Working across platforms and teams on Google Maps

My time at Google covered working on several different areas of development, blending user journeys and projects across teams as examples to pitch to executives. During my time there, I developed solutions in iOS, watchOS, and Unreal Engine.

Michael Edgcumbe · 1 minute read

I started my first year at Google working in San Francisco on Google Maps' answers in the Google Assistant interface. I developed a prototype that showed the Assistant interface giving Geo's revised answers designed by Geo Assistant's UX Designers.

For the second year at Google, I built versions of AR with a researcher, content strategist, and design lead that gave the user a way to find out more information about the world around them using audio content, and later formalized the technology as a patent. I also built new versions of the Place Sheet that shows info about a business for the Search and Explore team, some of which is still years away from being released.

I helped the UX designers conceive of the first UX versions of Area Busyness, announced at Google I/O in 2021. I showed the UX leads alternatives for three different UX versions of splitting the IA into five tabs.

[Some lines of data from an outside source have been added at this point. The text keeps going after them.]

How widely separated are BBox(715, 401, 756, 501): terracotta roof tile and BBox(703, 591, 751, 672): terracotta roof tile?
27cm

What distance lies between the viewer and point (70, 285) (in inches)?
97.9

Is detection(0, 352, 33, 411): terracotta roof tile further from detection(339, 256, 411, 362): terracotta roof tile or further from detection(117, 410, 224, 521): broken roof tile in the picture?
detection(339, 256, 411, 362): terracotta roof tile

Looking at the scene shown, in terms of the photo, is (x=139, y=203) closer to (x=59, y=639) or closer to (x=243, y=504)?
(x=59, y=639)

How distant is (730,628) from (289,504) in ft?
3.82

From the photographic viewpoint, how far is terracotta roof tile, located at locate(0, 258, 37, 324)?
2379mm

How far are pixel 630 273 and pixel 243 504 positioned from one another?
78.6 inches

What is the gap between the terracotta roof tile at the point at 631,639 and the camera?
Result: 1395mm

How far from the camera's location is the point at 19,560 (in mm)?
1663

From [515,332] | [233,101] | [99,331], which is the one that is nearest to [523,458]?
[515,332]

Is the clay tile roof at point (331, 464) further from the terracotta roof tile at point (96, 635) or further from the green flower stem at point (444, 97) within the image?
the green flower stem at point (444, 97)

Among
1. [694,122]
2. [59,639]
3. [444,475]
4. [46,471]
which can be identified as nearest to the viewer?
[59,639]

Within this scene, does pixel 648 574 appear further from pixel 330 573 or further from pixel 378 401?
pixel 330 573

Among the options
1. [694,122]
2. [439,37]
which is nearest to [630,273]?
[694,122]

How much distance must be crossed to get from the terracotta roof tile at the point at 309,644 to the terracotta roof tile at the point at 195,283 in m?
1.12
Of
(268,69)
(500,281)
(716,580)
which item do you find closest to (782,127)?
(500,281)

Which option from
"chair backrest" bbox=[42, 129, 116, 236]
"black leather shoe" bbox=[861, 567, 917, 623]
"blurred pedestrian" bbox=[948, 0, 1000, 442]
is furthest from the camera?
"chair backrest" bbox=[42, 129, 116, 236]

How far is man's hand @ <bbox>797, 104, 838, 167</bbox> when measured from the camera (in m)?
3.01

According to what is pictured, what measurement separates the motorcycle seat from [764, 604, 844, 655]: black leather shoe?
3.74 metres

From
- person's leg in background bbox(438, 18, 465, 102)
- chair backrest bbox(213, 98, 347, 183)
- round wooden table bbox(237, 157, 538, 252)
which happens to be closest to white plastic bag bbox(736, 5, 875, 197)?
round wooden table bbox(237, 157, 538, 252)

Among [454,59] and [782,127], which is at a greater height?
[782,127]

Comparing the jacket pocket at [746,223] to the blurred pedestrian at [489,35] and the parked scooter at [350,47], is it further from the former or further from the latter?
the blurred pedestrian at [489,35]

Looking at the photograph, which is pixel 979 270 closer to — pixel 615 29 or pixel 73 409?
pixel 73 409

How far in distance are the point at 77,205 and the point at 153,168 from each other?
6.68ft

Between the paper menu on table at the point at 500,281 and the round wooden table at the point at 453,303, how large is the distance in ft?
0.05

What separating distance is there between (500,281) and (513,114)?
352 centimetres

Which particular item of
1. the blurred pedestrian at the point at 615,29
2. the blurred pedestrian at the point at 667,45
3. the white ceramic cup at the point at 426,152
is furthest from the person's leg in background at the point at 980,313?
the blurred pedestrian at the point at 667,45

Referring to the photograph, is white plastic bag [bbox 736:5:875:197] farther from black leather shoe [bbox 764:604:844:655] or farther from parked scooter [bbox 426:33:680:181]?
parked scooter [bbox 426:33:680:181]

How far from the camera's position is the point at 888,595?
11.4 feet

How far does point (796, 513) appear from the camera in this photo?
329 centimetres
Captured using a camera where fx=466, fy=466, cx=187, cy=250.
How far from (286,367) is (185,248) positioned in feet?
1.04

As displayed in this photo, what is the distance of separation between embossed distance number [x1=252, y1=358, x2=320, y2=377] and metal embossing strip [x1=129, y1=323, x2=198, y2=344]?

I worked on showing gestures in the first UX versions of Immersive View to design leads, announced at Google I/O in 2022. I created video and Youtube integrations with the Place Sheet, the lightbox, and other surfaces in maps that were tested by qualitative research.

I've worked on several unreleased concepts for the map itself, the upcoming UI and UX framework surrounding the map, and the 2D map's integration with Immersive View, Google Earth, Live View, Street View, and the Assistant.

During my last year at Google, I worked with the framework behind Bard to integrate six user journeys into Live View, the base map, and other concepts. I also used Unreal Engine to show revised versions of the 3D map being designed by our motion graphics leads with custom touch gestures designed to mimic the base map.

In retrospect, I built a Swift and Objective-C based monolithic prototype with 35 end to end user journeys on both the iOS and watchOS platforms that was used by UX design leads, designers, researchers, and executives for over three years.